Write out all of the following material word for word, keeping every line unchanged.

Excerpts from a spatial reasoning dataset
= = = = =

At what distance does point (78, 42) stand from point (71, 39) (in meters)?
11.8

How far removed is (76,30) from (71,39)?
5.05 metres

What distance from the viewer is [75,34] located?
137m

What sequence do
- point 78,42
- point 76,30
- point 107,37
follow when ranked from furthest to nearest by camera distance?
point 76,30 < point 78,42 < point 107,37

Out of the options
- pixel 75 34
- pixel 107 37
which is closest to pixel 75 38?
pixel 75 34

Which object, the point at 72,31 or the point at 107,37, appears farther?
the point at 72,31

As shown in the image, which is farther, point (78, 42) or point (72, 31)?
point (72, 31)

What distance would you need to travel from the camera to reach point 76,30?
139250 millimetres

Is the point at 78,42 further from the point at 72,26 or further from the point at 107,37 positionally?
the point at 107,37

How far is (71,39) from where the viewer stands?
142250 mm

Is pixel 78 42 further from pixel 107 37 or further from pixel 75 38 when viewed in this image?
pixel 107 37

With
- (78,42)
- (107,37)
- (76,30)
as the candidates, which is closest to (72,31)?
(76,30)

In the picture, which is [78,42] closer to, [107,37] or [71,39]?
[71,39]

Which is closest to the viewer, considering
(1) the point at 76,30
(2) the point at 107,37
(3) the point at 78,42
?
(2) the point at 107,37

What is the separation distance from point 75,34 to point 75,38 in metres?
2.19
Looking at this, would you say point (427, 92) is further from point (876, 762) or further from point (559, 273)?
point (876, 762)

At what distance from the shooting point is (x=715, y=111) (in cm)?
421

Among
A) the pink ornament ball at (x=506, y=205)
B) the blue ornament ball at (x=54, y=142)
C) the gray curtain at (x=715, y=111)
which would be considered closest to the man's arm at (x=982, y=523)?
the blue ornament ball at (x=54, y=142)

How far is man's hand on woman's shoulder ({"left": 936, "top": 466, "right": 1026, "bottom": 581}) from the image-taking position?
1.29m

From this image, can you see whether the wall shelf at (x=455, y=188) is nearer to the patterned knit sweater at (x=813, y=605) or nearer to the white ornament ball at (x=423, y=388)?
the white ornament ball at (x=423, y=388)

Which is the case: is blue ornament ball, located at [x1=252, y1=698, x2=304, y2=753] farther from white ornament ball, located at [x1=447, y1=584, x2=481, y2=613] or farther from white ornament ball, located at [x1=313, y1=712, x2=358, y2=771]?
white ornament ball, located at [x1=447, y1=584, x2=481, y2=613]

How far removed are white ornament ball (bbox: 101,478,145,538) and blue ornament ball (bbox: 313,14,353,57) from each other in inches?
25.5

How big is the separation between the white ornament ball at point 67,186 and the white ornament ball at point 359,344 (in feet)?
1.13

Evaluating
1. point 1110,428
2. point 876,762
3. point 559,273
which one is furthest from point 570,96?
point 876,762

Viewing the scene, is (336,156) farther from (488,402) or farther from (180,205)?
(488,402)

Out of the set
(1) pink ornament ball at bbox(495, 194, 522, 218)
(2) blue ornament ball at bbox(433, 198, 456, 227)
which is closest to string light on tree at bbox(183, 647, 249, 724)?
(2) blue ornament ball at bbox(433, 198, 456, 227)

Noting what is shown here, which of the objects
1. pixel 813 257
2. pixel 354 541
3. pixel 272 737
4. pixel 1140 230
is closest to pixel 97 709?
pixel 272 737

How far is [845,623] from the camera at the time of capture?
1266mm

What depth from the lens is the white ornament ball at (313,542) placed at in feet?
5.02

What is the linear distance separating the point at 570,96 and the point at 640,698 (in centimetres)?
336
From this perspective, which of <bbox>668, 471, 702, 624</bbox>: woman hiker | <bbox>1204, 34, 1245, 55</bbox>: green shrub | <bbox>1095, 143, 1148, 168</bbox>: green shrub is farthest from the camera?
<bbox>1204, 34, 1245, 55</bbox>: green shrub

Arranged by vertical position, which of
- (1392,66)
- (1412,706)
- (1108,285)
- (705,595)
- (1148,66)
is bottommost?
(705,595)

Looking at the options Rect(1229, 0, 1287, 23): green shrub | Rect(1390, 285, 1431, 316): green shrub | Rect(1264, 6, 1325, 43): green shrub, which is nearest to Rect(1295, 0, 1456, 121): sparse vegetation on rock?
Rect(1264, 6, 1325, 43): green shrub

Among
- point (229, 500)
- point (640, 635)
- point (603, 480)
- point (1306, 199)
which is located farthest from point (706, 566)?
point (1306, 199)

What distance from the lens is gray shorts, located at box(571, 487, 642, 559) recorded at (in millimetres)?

= = = = =

Exercise answer =>
At what distance does point (78, 42) stand from point (71, 39) (in meters)?
11.8

How far removed is (76,30) from (71,39)?
5.05 metres

What distance from the viewer is [75,34] located?
137m

What sequence do
- point 78,42
- point 76,30
- point 107,37
follow when ranked from furthest to nearest by camera distance?
point 76,30 < point 78,42 < point 107,37

Out of the options
- pixel 75 34
- pixel 107 37
which is closest to pixel 75 38?
pixel 75 34

Which object, the point at 72,31 or the point at 107,37, appears farther?
the point at 72,31

As shown in the image, which is farther, point (78, 42) or point (72, 31)?
point (72, 31)

What distance would you need to travel from the camera to reach point 76,30?
139250 millimetres

Is the point at 78,42 further from the point at 72,26 or further from the point at 107,37 positionally?
the point at 107,37

How far is (71,39) from where the viewer stands?
142250 mm

Is pixel 78 42 further from pixel 107 37 or further from pixel 75 38 when viewed in this image?
pixel 107 37

With
- (78,42)
- (107,37)
- (76,30)
as the candidates, which is closest to (72,31)?
(76,30)

In the picture, which is [78,42] closer to, [107,37] or [71,39]?
[71,39]

Which is closest to the viewer, considering
(1) the point at 76,30
(2) the point at 107,37
(3) the point at 78,42
?
(2) the point at 107,37

What is the separation distance from point 75,34 to point 75,38 in metres?
2.19
Looking at this, would you say point (427, 92) is further from point (876, 762) or further from point (559, 273)?
point (876, 762)

At what distance from the shooting point is (x=715, y=111) (in cm)?
421

Among
A) the pink ornament ball at (x=506, y=205)
B) the blue ornament ball at (x=54, y=142)
C) the gray curtain at (x=715, y=111)
which would be considered closest to the man's arm at (x=982, y=523)?
the blue ornament ball at (x=54, y=142)

How far is man's hand on woman's shoulder ({"left": 936, "top": 466, "right": 1026, "bottom": 581}) from the image-taking position?
1.29m

From this image, can you see whether the wall shelf at (x=455, y=188) is nearer to the patterned knit sweater at (x=813, y=605) or nearer to the white ornament ball at (x=423, y=388)?
the white ornament ball at (x=423, y=388)

Which is the case: is blue ornament ball, located at [x1=252, y1=698, x2=304, y2=753] farther from white ornament ball, located at [x1=447, y1=584, x2=481, y2=613] or farther from white ornament ball, located at [x1=313, y1=712, x2=358, y2=771]?
white ornament ball, located at [x1=447, y1=584, x2=481, y2=613]

How far removed are white ornament ball (bbox: 101,478,145,538) and blue ornament ball (bbox: 313,14,353,57) from each other in inches?
25.5

How big is the separation between the white ornament ball at point 67,186 and the white ornament ball at point 359,344 (in feet)?
1.13

Evaluating
1. point 1110,428
2. point 876,762
3. point 559,273
which one is furthest from point 570,96?
point 876,762

Viewing the scene, is (336,156) farther from (488,402) or farther from (180,205)?
(488,402)

Out of the set
(1) pink ornament ball at bbox(495, 194, 522, 218)
(2) blue ornament ball at bbox(433, 198, 456, 227)
which is closest to string light on tree at bbox(183, 647, 249, 724)?
(2) blue ornament ball at bbox(433, 198, 456, 227)

Noting what is shown here, which of the objects
1. pixel 813 257
2. pixel 354 541
3. pixel 272 737
4. pixel 1140 230
is closest to pixel 97 709?
pixel 272 737

How far is [845,623] from the camera at the time of capture?
1266mm

What depth from the lens is the white ornament ball at (313,542) placed at in feet?
5.02

What is the linear distance separating the point at 570,96 and the point at 640,698 (in centimetres)?
336
From this perspective, which of <bbox>668, 471, 702, 624</bbox>: woman hiker | <bbox>1204, 34, 1245, 55</bbox>: green shrub | <bbox>1095, 143, 1148, 168</bbox>: green shrub is farthest from the camera?
<bbox>1204, 34, 1245, 55</bbox>: green shrub

Arranged by vertical position, which of
- (1392,66)
- (1412,706)
- (1108,285)
- (705,595)
- (1148,66)
is bottommost?
(705,595)

Looking at the options Rect(1229, 0, 1287, 23): green shrub | Rect(1390, 285, 1431, 316): green shrub | Rect(1264, 6, 1325, 43): green shrub, which is nearest to Rect(1295, 0, 1456, 121): sparse vegetation on rock?
Rect(1264, 6, 1325, 43): green shrub

Among
- point (229, 500)
- point (640, 635)
- point (603, 480)
- point (1306, 199)
which is located farthest from point (706, 566)?
point (1306, 199)

What distance from the lens is gray shorts, located at box(571, 487, 642, 559) recorded at (in millimetres)?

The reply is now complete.